Research into the health and environmental safety of nanotechnology has seriouslylagged behind its emergence in industry. While humans have often adopted synthetic chemicals without considering ancillary consequences, the lessons learned from worldwide pollution should motivate making nanotechnology compatible with environmental concerns. Researchers and policymakers need to understand exposure and harm of engineered nanomaterials (ENMs), currently nanotechnology’s main products, to influence the ENM industry toward sustainable growth. Yet, how should research proceed? Standard toxicity testing anchored in single-organism, dose-response characterizations does not adequately represent real-world exposure and receptor scenarios and their complexities. Our approach is different: it derives from ecology, the study of organisms’ interactions with each other and their environments. Our approach involves the characterization of ENMs and the mechanistic assessment of their property-based effects. Using high throughput/content screening (HTS/HCS) with cells or environmentally-relevant organisms, we measure the effects of ENMs on a subcellular or population level. We then relate those effects to mechanisms within dynamic energy budget (DEB) models of growth and reproduction. We reconcile DEB model predictions with experimental data on organism and population responses. Finally, we use microcosm studies to measure the potential for community- or ecosystem-level effects by ENMs that are likely to be produced in large quantities and for which either HTS/HCS or DEB modeling suggest their potential to harm populations and ecosystems.

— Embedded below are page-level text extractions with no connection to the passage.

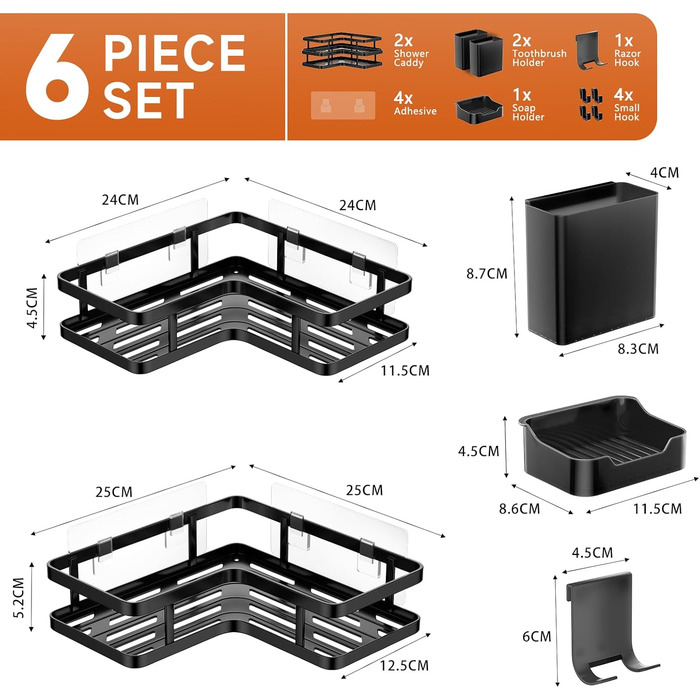 6 PIECE SET

2x Shower Caddy

2x Toothbrush Holder

1x Razor Hook

4x Adhesive

1x Soap Holder

4x Small Hook

24CM

24CM

4.5CM

11.5CM

4CM

8.7CM

8.3CM

4.5CM

8.6CM

11.5CM

25CM

25CM

5.2CM

12.5CM

4.5CM

6CM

Our approach accounts for ecological interactions across scales, from within organisms to whole ecosystems. Organismal ENM effects, if propagated through populations, can alter communities comprising multiple populations (e.g., plant, fish, bacteria) within food webs. Altered communities can change ecosystem services: processes that cycle carbon, nutrients, and energy, and regulate Earth’s waters and atmosphere. We have shown ENM effects on populations, communities, and ecosystems, including transfer and concentration of ENMs through food chains, for a range of exposure scenarios; in many cases, we have identified subcellular ENM effects mechanisms.

To keep pace with ENM development, rapid assessment of the mechanisms of ENM effects and modeling are needed. DEB models provide a method for mathematically representing effects such as the generation of reactive oxygen species and their associated damage. These models account for organism-level effects on metabolism and reproduction and can predict outcomes of ENM-organism combinations on populations; those predictions can then suggest ENM characteristics to be avoided. HTS/HCS provides a rapid assessment tool of the ENM chemical characteristics that affect biological systems; such results guide and expand DEB model expressions of hazard. Our approach addresses ecological processes in both natural and managed ecosystems (agriculture) and has the potential to deliver timely and meaningful understanding towards environmentally sustainable nanotechnology.